In May, Zaira had become so beautiful that when I went to Moscow I dared not leave her behind me, so I took her in place of a servant. It was delicious to me to hear her chattering in the Venetian dialect I had taught her. On a Saturday I would go with her to the bath where thirty of forty naked men and women were bathing together without the slightest constraint. This absence of shame must arise, I should imagine, from native innocence; but I wondered that none looked at Zaira, who seemed to me the original of the statue of Psyche I had seen at the Villa Borghese at Rome. She was only fourteen, so her breast was not yet developed, and she bore about her few traces of puberty. Her skin was as white as snow, and her ebony tresses covered the whole of her body, save in a few places where the dazzling whiteness of her skin shone through. Her eyebrows were perfectly shaped, and her eyes, though they might have been larger, could not have been more brilliant or more expressive. If it had not been for her furious jealousy and her blind confidence in fortune-telling by cards, which she consulted every day, Zaira would have been a paragon among women, and I should never have left her.

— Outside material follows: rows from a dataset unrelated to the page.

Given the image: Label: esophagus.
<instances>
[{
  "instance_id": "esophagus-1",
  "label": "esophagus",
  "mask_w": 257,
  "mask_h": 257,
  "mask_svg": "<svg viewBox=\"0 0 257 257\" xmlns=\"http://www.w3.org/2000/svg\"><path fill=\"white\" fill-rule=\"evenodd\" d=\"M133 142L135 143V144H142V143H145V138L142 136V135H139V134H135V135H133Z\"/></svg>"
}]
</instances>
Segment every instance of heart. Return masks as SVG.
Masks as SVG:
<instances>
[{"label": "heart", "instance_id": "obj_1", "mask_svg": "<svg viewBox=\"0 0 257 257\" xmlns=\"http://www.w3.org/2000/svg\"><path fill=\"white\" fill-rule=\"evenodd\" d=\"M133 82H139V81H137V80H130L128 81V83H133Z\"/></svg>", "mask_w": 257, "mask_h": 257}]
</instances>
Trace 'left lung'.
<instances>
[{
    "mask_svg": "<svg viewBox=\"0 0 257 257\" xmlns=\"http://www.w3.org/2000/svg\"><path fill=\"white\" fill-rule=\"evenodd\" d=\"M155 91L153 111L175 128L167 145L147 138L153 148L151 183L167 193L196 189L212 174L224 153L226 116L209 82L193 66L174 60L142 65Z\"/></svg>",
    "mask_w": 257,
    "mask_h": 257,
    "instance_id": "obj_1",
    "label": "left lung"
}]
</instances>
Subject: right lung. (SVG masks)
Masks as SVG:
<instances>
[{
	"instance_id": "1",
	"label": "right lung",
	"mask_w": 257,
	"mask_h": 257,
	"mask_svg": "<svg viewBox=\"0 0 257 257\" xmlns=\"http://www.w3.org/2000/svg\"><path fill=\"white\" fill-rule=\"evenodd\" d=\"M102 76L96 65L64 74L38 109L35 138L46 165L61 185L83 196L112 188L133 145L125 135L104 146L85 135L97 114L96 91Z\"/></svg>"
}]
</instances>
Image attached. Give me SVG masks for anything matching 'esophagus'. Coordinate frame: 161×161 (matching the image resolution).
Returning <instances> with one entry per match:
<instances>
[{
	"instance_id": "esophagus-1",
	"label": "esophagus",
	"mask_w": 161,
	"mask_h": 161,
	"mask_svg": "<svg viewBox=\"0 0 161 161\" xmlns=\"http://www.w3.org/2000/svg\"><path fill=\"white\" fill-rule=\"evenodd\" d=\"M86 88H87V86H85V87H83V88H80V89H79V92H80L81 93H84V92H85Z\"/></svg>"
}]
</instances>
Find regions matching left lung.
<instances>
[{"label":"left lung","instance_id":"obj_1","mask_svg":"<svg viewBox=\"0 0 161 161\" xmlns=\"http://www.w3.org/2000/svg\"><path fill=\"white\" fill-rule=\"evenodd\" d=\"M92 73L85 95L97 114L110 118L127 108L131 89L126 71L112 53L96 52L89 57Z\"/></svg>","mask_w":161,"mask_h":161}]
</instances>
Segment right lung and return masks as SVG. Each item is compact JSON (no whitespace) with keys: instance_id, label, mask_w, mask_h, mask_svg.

A young and distinguished-looking Frenchman came to St. Petersburg with a young Parisian named La Riviere, who was tolerably pretty but quite devoid of education, unless it were that education common to all the girls who sell their charms in Paris. This young man came to me with a letter from Prince Charles of Courland, who said that if I could do anything for the young couple he would be grateful to me. They arrived just as I was breakfasting with Zaira.
“You must tell me,” said I to the young Frenchman, “in what way I can be of use to you.”
“By admitting us to your company, and introducing us to your friends.”